**What to produce**: Return all the data, word for word.

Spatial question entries
****************************************

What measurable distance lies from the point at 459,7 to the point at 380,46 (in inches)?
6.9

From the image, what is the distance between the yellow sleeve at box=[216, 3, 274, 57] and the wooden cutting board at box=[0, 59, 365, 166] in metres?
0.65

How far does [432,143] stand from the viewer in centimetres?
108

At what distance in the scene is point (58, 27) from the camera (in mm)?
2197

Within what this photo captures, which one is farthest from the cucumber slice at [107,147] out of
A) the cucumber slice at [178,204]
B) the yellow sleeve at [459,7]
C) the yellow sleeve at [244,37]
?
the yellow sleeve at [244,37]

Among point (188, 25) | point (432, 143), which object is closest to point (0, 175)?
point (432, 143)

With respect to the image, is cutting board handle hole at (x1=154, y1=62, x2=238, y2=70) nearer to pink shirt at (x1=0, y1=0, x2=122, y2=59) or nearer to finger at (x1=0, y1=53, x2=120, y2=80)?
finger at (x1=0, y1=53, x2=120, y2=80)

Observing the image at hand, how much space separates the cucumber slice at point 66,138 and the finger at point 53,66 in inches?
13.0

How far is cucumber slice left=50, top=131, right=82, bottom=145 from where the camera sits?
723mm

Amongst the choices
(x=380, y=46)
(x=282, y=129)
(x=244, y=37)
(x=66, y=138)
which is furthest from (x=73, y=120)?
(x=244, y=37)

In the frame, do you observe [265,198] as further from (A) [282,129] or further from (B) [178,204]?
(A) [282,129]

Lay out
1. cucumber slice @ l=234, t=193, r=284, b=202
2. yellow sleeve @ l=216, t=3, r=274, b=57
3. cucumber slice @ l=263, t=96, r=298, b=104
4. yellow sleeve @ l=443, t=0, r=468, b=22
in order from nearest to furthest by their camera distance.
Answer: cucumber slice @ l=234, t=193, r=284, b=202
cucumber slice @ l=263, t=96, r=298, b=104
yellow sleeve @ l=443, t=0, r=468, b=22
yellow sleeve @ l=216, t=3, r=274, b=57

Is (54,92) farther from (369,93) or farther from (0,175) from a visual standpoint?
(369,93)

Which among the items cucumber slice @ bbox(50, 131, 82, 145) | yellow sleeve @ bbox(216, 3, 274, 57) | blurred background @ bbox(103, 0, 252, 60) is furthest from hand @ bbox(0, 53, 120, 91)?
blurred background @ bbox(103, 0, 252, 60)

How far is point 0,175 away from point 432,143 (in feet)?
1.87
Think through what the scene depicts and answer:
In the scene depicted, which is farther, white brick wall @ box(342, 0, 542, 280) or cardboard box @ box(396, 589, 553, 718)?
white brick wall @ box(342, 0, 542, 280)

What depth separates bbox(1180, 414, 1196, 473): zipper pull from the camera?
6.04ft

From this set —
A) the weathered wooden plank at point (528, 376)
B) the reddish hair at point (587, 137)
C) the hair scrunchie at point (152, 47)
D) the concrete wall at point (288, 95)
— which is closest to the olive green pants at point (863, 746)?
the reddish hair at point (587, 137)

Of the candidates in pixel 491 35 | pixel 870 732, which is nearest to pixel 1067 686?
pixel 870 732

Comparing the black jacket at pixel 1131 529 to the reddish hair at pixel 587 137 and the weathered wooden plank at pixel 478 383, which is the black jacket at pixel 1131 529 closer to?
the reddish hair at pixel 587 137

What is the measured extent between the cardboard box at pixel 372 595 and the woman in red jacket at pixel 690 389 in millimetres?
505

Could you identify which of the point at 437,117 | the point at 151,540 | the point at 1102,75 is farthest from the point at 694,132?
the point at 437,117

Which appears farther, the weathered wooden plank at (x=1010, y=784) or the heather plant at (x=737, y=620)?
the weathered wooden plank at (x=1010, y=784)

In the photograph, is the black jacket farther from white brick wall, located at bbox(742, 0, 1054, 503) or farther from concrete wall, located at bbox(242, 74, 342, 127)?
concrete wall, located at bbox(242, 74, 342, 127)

****************************************

**Result of the task**:
What measurable distance lies from the point at 459,7 to the point at 380,46 (in inches)?
6.9

From the image, what is the distance between the yellow sleeve at box=[216, 3, 274, 57] and the wooden cutting board at box=[0, 59, 365, 166] in metres?
0.65

How far does [432,143] stand from the viewer in centimetres?
108

At what distance in the scene is point (58, 27) from the camera (in mm)?
2197

Within what this photo captures, which one is farthest from the cucumber slice at [107,147] out of
A) the cucumber slice at [178,204]
B) the yellow sleeve at [459,7]
C) the yellow sleeve at [244,37]
?
the yellow sleeve at [244,37]

Among point (188, 25) | point (432, 143), which object is closest to point (0, 175)?
point (432, 143)

With respect to the image, is cutting board handle hole at (x1=154, y1=62, x2=238, y2=70) nearer to pink shirt at (x1=0, y1=0, x2=122, y2=59) or nearer to finger at (x1=0, y1=53, x2=120, y2=80)?
finger at (x1=0, y1=53, x2=120, y2=80)

Observing the image at hand, how much space separates the cucumber slice at point 66,138 and the finger at point 53,66 in inches?
13.0

How far is cucumber slice left=50, top=131, right=82, bottom=145 from where the camera sits?
723mm

Amongst the choices
(x=380, y=46)
(x=282, y=129)
(x=244, y=37)
(x=66, y=138)
which is furthest from (x=73, y=120)?
(x=244, y=37)

In the frame, do you observe [265,198] as further from (A) [282,129] or further from (B) [178,204]?
(A) [282,129]

Lay out
1. cucumber slice @ l=234, t=193, r=284, b=202
2. yellow sleeve @ l=216, t=3, r=274, b=57
3. cucumber slice @ l=263, t=96, r=298, b=104
4. yellow sleeve @ l=443, t=0, r=468, b=22
in order from nearest to furthest by their camera distance.
Answer: cucumber slice @ l=234, t=193, r=284, b=202
cucumber slice @ l=263, t=96, r=298, b=104
yellow sleeve @ l=443, t=0, r=468, b=22
yellow sleeve @ l=216, t=3, r=274, b=57

Is (54,92) farther from (369,93) or farther from (0,175) from a visual standpoint?
(369,93)

Which among the items cucumber slice @ bbox(50, 131, 82, 145) | yellow sleeve @ bbox(216, 3, 274, 57) | blurred background @ bbox(103, 0, 252, 60) is furthest from hand @ bbox(0, 53, 120, 91)?
blurred background @ bbox(103, 0, 252, 60)

How far is point 0,175 away from point 432,143 (in feet)?
1.87
Think through what the scene depicts and answer:
In the scene depicted, which is farther, white brick wall @ box(342, 0, 542, 280) or cardboard box @ box(396, 589, 553, 718)?
white brick wall @ box(342, 0, 542, 280)

What depth separates bbox(1180, 414, 1196, 473): zipper pull from the camera?
6.04ft

From this set —
A) the weathered wooden plank at point (528, 376)
B) the reddish hair at point (587, 137)
C) the hair scrunchie at point (152, 47)
D) the concrete wall at point (288, 95)
— which is closest to the olive green pants at point (863, 746)?
the reddish hair at point (587, 137)

Of the candidates in pixel 491 35 | pixel 870 732, which is nearest to pixel 1067 686?
pixel 870 732

Comparing the black jacket at pixel 1131 529 to the reddish hair at pixel 587 137 and the weathered wooden plank at pixel 478 383, which is the black jacket at pixel 1131 529 closer to?
the reddish hair at pixel 587 137

What is the measured extent between the cardboard box at pixel 372 595 and the woman in red jacket at pixel 690 389 in millimetres?
505

Could you identify which of the point at 437,117 | the point at 151,540 | the point at 1102,75 is farthest from the point at 694,132?
the point at 437,117

Which appears farther, the weathered wooden plank at (x=1010, y=784) or the heather plant at (x=737, y=620)?
the weathered wooden plank at (x=1010, y=784)

In the photograph, is the black jacket farther from white brick wall, located at bbox(742, 0, 1054, 503) or farther from concrete wall, located at bbox(242, 74, 342, 127)?
concrete wall, located at bbox(242, 74, 342, 127)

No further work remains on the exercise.